As reported, in Kashmir, even journalists and scribes are facing persecution. In 2020, a new media policy was imposed. Strict censorship has been a historical reality in Kashmir, but now it is fully institutionalized. Journalists, human rights defenders, writers, and opinion leaders are unable to report freely the ground realities. Even social media users are under the scanner. Notably, journalists Asif Sultan and Sajad Gul were booked under arbitrary allegations. The Commission for Protection of Journalism says that the media in Kashmir is at a breaking point. Kashmiri journalists face the impounding of passports, loss of writing and archives, bans, and the blocking of their websites.

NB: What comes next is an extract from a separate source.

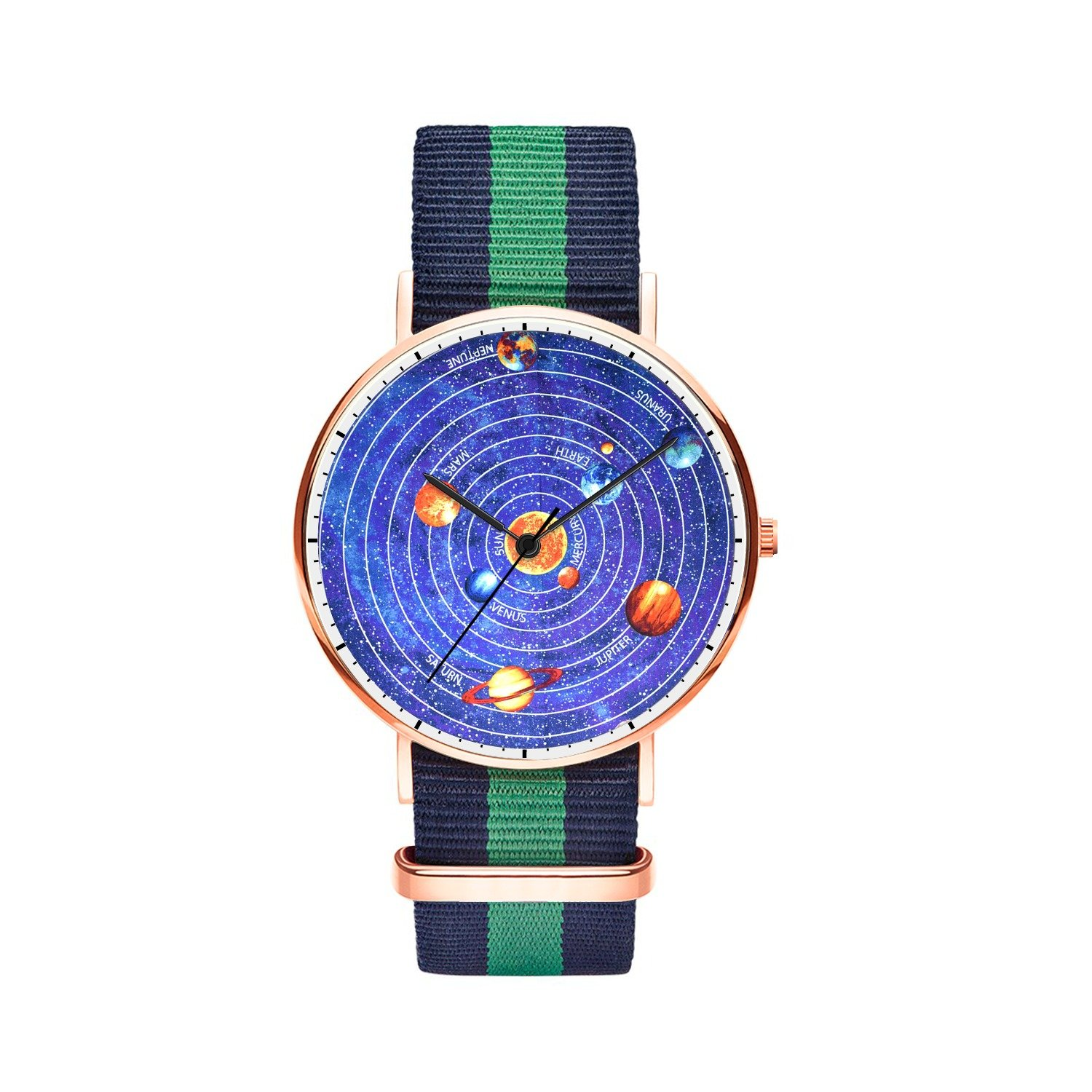 Mens watches, Boys Unique Rose Gold Wrist Watch Thin Japanese Quartz Watches With Nylon Strap Analog Waterproof and Minimalism Design for Youths, Fit all Wrist Size.- Solar System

In October, the government of India reignited a 10-year-old case of sedition against Arundhati Roy, the 1997 Booker Prize winner and an activist, and a Kashmiri former professor, Sheikh Showkat Hussain. Roy has been one of the strongest voices in India to speak against Indian policies in Kashmir.

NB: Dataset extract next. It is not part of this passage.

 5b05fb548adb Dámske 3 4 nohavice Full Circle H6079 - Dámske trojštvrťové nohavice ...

The research and documentation on human rights violations by the Indian armed forces by the JKCCS is impeccably researched, painstakingly collected, and independently verified by well-known global human rights watchdogs, like Amnesty International, which validates the work of JKCCS. Even Amnesty’s office in India had to shut down after it was raided and its financial assets frozen in 2020. Amnesty called it a “witch-hunt” and part of a large-scale crackdown against human rights organizations, particularly in Kashmir. Human rights work in Kashmir is effectively banned, as is any form of protest.

On November 9, the Indian armed forces tribunal suspended the life sentence of an Indian army captain. In 2020, the officer was found guilty of killing three Kashmiri youths in a staged encounter after labelling them “terrorists.” Staged encounters have been used as an extra-judicial method of counterinsurgency by the Indian army, accruing human rights violations and abuses against Kashmiris.

Since human rights and civil society activism are under severe repression, no public protest was possible even though the families were outraged. This is where human rights defenders and journalists played a pivotal democratic function in Kashmir. Now, any form of human rights defence or investigative journalism that challenges the Indian narrative is seen as a threat and labelled “anti-India”. Such is the level of silencing in Kashmir that in the wake of the ongoing genocide in Gaza, even pro-Palestinian protest is banned by India. The police have ordered mosques not to mention the genocide and if people want to pray for Palestine, they can do so only in Arabic and not Kashmiri.

Marking the second anniversary of Parvez's incarceration, global human rights organizations have once again called for his immediate and unconditional release and that of his former colleague at JKCCS and journalist Irfan Mehraj. Alice Mogwe, president of the International Federation of Human Rights (FIDH), stated:

The UN ruling on Khurram Parvez’s case authoritatively confirms that his detention is an act of reprisal for his human rights work, and an attempt to silence him and Kashmiri civil society as a whole. The Indian authorities must implement the UN’s recommendations and immediately release Khurram.”

What we need the most is strong political commitment and global solidarity to urge the Indian government to Free Khurram Parvez and free journalists Irfan Meraj and Asif Sultan. Free all Kashmiri political prisoners!

On December 11, 2023, the Jammu and Kashmir and Ladakh High Court quashed the detention order of journalist Asif Sultan under the Public Safety Act (PSA). It is still unclear when he will be released. Sultan was granted bail in April 2022 but ended up being booked under fresh charges, and his detention continued.